§ **Metin Parçası**:
“İmam-ı Kastalanî’den Seçme ve Süzmeler” Kürsü Kainatın Efendisi Sayı:
89 - Temmuz / Eylül 2016
(Önceki sayının devamı)
Nerede bir hasta olsa ziyarete giderler, nerede bir cenaze olsa hazır olurlardı.
Temiz zevceleriyle ülfetleri kemâl halindeydi. Ayrı yatmazlar, zevceleriyle birlikte yatarlardı. Bu sünnet şekli erkeğin, zevcesiyle bir yatakta yatmasının faziletini gösterir.
İmam-ı Buharî rivayetince; Habeşiler gelip Mescit önünde oyunlar gösterdikleri zaman Hazret-i Ayişe’ye seyrettirmişlerdi. Peygamber zevcesi, Allah’ın Resûlü’nün mübarek omuzlarına dayanıp oradan seyretmişti.
Hadîs âlimlerinin rivayetleri şöyledir:
“Bir gün Allah’ın Resulü gördüler ki, Habeşiler gelmiş kapının önünde def çalıyorlar. Küçük çocuklar da etraflarını almış, seyretmekte… Kâinatın Fahri, Hazret-i Ayişe’yi çağırıp dışarı seyretmesini istediler…
Hazret-i Ayişe: “Ben de vardım, elimi Allah’ın Resûlü’nün omuzu üstüne koydum ve seyretmeye başladım. Kâinatın Fahri, “Ayişe, seyre doymadın mı?” dedikçe ben “hayır, daha daha!..” diyordum. Oyunlar tamamlanana kadar seyretmeme müsaade buyurdular.”

§ **Yönergeler**:
(1) Yukarıdaki metin parçasına göre Habeşiler kapının önünde ne çalıyordu?
(2) Yukarıdaki metin parçasının "Temiz zevceleriyle ülfetleri" ile başlayan ve "yatmasının faziletini gösterir." sözlerini de içine alan bölümünü, "yatakta" yerine "döşekte" koyarak güncelle.

§ **Veri İçeriği**:
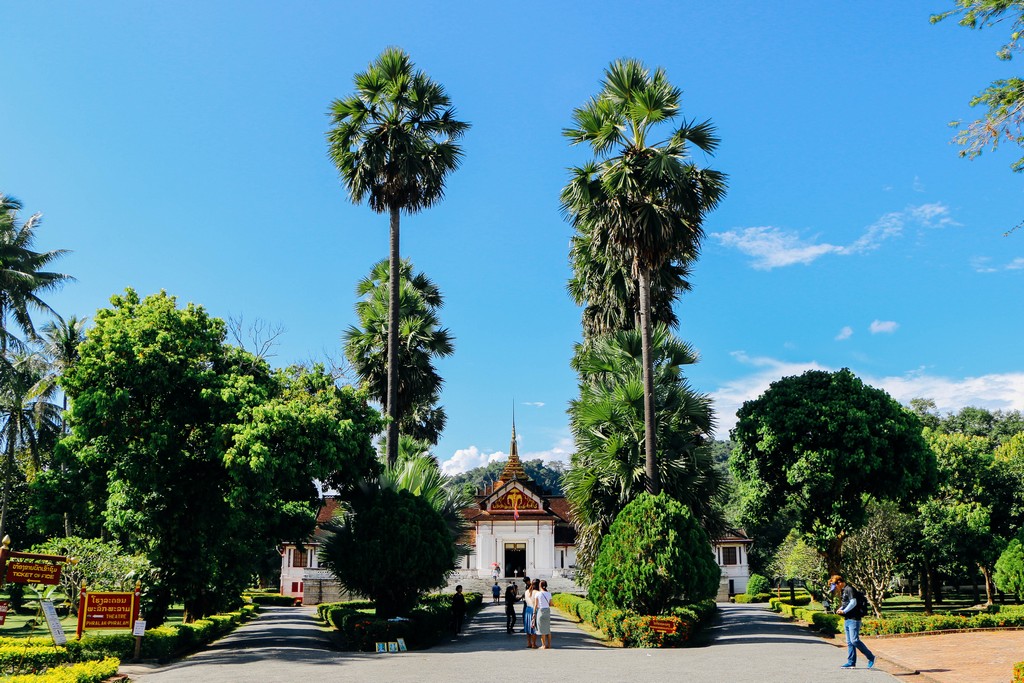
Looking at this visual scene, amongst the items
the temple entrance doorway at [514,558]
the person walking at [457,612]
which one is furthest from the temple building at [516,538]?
the person walking at [457,612]

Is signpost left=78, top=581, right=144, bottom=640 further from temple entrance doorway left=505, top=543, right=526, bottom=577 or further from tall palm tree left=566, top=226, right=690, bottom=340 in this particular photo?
temple entrance doorway left=505, top=543, right=526, bottom=577

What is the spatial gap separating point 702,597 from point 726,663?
5.12m

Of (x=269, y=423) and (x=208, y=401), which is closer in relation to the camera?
(x=269, y=423)

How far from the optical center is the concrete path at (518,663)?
1291 centimetres

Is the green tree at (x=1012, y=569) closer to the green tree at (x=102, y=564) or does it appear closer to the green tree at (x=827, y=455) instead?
the green tree at (x=827, y=455)

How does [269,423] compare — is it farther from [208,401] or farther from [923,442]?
[923,442]

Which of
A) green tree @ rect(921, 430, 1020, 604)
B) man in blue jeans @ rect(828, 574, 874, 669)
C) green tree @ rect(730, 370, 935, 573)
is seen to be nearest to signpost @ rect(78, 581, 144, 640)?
man in blue jeans @ rect(828, 574, 874, 669)

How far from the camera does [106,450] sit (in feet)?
61.9

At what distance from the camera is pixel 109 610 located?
16125mm

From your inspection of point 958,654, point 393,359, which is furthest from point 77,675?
point 958,654

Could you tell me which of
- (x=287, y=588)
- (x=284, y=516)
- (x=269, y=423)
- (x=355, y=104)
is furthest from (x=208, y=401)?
(x=287, y=588)

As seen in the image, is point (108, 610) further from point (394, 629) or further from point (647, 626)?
point (647, 626)

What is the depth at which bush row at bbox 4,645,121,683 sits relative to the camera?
10977mm

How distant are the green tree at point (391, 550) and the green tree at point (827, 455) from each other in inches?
406
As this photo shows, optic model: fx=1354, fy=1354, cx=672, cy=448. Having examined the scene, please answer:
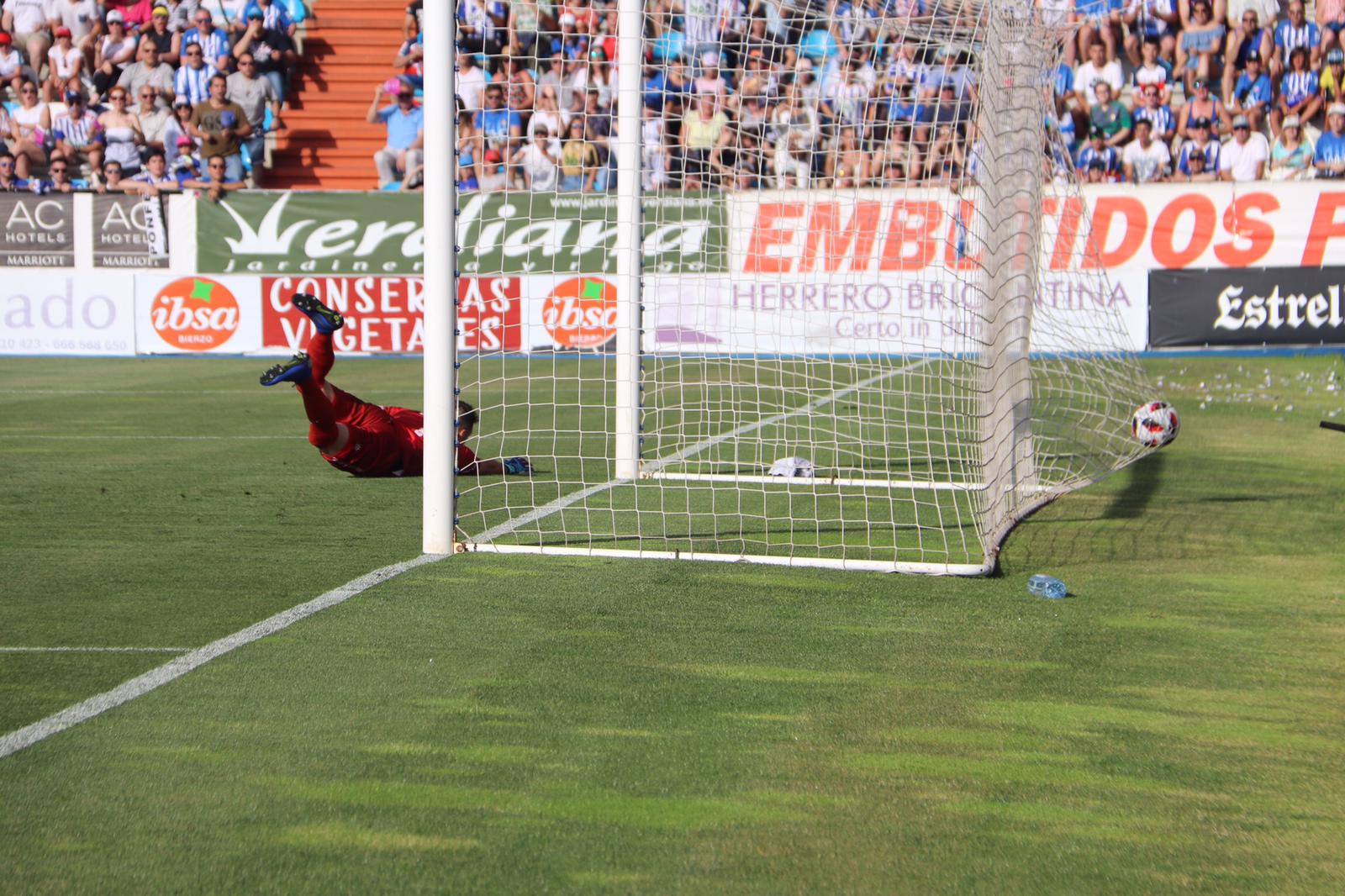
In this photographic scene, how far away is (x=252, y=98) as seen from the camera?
870 inches

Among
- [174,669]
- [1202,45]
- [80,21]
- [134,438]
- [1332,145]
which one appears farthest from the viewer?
[80,21]

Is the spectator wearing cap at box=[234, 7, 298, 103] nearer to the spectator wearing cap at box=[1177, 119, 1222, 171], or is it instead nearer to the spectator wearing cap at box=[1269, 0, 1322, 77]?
the spectator wearing cap at box=[1177, 119, 1222, 171]

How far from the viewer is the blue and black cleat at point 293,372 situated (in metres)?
6.63

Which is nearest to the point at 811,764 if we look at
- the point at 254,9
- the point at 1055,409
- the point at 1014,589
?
the point at 1014,589

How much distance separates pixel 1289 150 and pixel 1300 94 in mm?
901

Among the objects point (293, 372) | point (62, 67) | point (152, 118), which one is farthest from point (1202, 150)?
point (62, 67)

§ **Cevaplar Aşağıda**:
(1) Def çalıyorlardı.

(2)
Temiz zevceleriyle ülfetleri kemâl halindeydi. Ayrı yatmazlar, zevceleriyle birlikte yatarlardı. Bu sünnet şekli erkeğin, zevcesiyle bir döşekte yatmasının faziletini gösterir.